STF Pauta Julgamento de Recursos de Big Techs Sobre Marco Civil da Internet
O presidente do Supremo Tribunal Federal (STF), ministro Edson Fachin, agendou para a próxima quarta-feira, dia 10, uma data decisiva para o futuro da internet no Brasil. Serão julgados nove recursos apresentados por grandes empresas de tecnologia, as chamadas big techs, contra uma determinação anterior da Corte que alterou significativamente o Marco Civil da Internet.

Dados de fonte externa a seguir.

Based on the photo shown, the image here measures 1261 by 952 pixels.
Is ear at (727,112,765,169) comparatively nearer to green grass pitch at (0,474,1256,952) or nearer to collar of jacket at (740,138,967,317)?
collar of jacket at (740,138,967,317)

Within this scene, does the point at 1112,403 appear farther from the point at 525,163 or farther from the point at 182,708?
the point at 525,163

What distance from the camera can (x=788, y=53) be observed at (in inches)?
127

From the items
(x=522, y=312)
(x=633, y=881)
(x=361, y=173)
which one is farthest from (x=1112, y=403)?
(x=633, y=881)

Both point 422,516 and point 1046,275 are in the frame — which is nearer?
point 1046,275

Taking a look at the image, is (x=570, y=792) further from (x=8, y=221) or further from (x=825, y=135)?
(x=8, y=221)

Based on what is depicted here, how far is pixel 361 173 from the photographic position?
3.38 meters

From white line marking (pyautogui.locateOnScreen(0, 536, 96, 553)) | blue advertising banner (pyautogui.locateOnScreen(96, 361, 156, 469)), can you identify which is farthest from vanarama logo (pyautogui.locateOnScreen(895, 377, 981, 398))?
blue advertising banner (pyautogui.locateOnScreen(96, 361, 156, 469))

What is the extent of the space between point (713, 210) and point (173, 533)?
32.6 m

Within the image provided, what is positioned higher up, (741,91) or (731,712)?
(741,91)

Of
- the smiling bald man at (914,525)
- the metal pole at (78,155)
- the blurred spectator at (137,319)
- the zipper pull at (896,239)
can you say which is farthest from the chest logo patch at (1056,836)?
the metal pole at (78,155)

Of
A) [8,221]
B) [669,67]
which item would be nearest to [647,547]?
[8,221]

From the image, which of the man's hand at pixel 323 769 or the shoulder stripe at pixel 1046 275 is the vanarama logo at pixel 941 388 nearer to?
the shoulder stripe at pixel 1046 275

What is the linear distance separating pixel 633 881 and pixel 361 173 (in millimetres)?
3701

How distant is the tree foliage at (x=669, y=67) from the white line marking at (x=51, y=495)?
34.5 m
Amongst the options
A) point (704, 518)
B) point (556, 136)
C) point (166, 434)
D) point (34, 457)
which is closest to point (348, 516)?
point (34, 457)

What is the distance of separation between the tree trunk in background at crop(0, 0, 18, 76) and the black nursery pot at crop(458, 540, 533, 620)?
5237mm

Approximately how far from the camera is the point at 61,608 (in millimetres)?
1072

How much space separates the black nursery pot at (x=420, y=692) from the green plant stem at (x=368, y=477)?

A decisão em questão declarou parcialmente inconstitucional o artigo 19 da lei, estabelecendo uma nova presunção de responsabilidade para plataformas digitais. Isso abrange tanto anúncios quanto conteúdos automatizados considerados ilícitos, além de prever a remoção de outros tipos de conteúdo sem a necessidade de ordem judicial prévia.
Os processos, vinculados ao tema de repercussão geral 987 e sob relatoria do ministro Dias Toffoli, têm como principais partes empresas como Facebook e Google, mas também incluem outras companhias como JusBrasil e UOL. Do outro lado, encontram-se indivíduos que buscaram a justiça para remover publicações que consideraram ofensivas ou criminosas. Ao todo, 19 processos estão atrelados a esta importante discussão jurídica.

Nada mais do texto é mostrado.